O trabalho é importante porque retoma as atividades em plena pandemia de covid-19 e promove uma espécie de “ressignificação” de parte do repertório com Cremon, um vocalista menos bluesy e mais voltado ao metal do que João Luiz, atualmente no Golpe de Estado.

“Beyond the Rainbow”, o grande tributo ao Ronnie James Dio, morto em 2010, pode ser considerado um dos grandes momentos do rock pesado nacional. 
Na voz de Cremon, ao vivo ganhou dramaticidade e eloquência em cima de uma base de guitarras densa e muito pesada. No estúdio, a canção continuou poderosa, mas está mais direta, sem tanta versatilidade vocal.

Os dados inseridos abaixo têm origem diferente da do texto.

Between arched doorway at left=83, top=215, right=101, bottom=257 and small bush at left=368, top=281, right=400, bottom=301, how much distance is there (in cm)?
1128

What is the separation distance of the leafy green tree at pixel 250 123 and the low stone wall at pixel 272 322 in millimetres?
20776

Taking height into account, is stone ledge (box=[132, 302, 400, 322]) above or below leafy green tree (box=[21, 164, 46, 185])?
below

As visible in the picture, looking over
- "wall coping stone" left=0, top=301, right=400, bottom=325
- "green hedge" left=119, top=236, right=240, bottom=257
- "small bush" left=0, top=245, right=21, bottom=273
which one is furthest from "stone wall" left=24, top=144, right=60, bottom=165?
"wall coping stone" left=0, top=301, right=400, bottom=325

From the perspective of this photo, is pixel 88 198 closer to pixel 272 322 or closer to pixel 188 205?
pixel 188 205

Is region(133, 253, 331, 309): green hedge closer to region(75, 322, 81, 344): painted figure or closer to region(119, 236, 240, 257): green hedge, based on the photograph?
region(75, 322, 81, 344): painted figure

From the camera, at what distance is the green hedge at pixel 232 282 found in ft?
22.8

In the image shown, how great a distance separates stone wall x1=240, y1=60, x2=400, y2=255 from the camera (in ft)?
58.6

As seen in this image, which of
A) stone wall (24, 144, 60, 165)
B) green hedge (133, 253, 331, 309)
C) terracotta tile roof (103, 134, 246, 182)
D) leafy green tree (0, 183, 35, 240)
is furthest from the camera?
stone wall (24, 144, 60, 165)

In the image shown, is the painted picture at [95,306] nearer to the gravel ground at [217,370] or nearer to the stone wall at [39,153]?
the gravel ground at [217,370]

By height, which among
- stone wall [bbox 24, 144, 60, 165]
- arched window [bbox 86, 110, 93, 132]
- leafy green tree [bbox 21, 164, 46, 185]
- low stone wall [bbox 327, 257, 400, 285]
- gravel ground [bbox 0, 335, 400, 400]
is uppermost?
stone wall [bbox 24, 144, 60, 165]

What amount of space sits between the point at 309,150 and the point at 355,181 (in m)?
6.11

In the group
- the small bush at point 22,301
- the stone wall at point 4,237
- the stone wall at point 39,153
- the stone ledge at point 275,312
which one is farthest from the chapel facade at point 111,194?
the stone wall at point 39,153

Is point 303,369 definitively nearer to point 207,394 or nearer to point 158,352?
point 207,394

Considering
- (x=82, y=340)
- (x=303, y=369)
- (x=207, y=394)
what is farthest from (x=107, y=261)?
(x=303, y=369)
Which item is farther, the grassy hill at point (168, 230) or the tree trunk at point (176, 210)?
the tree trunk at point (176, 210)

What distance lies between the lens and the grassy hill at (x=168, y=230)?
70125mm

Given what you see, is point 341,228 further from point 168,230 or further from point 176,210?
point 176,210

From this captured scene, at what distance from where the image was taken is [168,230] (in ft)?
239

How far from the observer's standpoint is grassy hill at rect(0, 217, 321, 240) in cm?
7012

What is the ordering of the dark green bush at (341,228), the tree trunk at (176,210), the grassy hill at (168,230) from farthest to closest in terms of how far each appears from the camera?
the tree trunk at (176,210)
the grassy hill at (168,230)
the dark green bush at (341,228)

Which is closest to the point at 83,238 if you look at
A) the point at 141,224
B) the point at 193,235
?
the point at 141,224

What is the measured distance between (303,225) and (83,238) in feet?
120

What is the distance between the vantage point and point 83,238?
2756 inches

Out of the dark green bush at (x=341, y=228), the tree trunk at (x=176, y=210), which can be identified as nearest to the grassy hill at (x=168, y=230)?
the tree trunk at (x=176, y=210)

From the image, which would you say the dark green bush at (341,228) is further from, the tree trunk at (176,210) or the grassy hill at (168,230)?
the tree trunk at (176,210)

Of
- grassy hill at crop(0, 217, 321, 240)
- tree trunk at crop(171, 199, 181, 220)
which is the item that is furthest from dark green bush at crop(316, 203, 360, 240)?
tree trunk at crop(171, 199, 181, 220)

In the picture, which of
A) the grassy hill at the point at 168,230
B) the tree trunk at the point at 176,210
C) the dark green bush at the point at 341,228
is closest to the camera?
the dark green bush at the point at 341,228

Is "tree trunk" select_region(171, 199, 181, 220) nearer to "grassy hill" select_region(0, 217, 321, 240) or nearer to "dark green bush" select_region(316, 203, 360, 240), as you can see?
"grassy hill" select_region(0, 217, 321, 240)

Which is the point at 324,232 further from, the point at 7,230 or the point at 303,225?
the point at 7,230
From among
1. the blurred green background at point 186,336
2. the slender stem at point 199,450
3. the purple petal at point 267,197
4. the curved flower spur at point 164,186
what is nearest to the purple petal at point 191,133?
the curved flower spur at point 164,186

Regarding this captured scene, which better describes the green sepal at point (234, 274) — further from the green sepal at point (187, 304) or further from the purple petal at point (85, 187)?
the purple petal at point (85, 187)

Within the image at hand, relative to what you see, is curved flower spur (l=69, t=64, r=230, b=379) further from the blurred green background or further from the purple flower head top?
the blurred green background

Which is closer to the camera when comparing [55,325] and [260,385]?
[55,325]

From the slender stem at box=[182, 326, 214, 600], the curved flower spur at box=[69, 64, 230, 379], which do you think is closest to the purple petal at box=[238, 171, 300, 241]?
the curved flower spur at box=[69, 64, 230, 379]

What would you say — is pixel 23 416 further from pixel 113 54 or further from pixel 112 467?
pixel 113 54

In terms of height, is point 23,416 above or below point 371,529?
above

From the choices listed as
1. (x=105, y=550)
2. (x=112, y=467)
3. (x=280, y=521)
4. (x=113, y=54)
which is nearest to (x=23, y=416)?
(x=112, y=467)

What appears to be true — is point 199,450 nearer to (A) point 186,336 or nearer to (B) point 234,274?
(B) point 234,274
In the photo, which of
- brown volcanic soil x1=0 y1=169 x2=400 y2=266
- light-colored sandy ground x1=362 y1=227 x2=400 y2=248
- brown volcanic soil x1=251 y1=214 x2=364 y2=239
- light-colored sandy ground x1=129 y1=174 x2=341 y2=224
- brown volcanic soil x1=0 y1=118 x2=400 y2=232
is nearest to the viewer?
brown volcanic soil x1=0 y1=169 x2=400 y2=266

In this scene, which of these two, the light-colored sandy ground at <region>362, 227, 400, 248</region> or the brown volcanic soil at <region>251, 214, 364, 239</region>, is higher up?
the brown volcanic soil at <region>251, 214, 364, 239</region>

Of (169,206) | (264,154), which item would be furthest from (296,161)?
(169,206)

“Daybreak” e “Break Away” são os outros destaques da parte ao vivo, mostrando que o King Bird tem uma das apresentações mais bombásticas do metal nacional. É quase inconcebível que uma banda de tamanha qualidade e força fique cinco anos sem lançar material autoral.

A formalão atual conta com Ton Cremon (vocal), Silvio Lopes e Marccos Chaves (guitarras), Fábio Cesar (baixo) e Marcelo Ladwig (bateria). Lopes revelou que “Flying High” trará algumas inovações, especialmente no trabalho com duas guitarras. 
“Estamos com Marccos Chaves, guitarrista que entrou na banda no início desse ano. ‘Flying High’ irá mostrar não só que a nossa personalidade musical foi mantida, mas também algumas surpresas”, concluiu o guitarrista.

O Mofo é um quinteto thrash que acaba de lançar seu álbum “Sick and Insane”. Nenhuma grande novidade no som, mas a energia despejada nos riffs insanos é contagiante.
A impressão que se tem era de que eles tentaram mergulhar no verdadeiro som “old school”, querendo emular o som que forjou o metal extremo lá nos anos 80. 
Banda experiente, optou por um caminho mais difícil ao incluir elementos diferentes na música e o resultado ficou bom. Tem death metal, com passagens onde o som cru predomina, tem hardcore, por conta da velocidade enorme, e tem muito peso, que também estremece as paredes. 
A faixa-título é o destaque, reunindo todas as características já descritas. “Cynic”, que abre o trabalho, serve como bom cartão de apresentação, com muita agressividade e bons riffs.
“Purgatory” e “Hate and Disgrace” ampliam a “desgraceira” e o clima de fim do mundo. O desfile de competência não inclui originalidade nem inovação, mas essa não era a intenção. É música feita para divertir (bom, até certo ponto, já que é thtrash/death e os temas abordados são muito pesados e tétricos) e objetivo foi plenamente cumprido.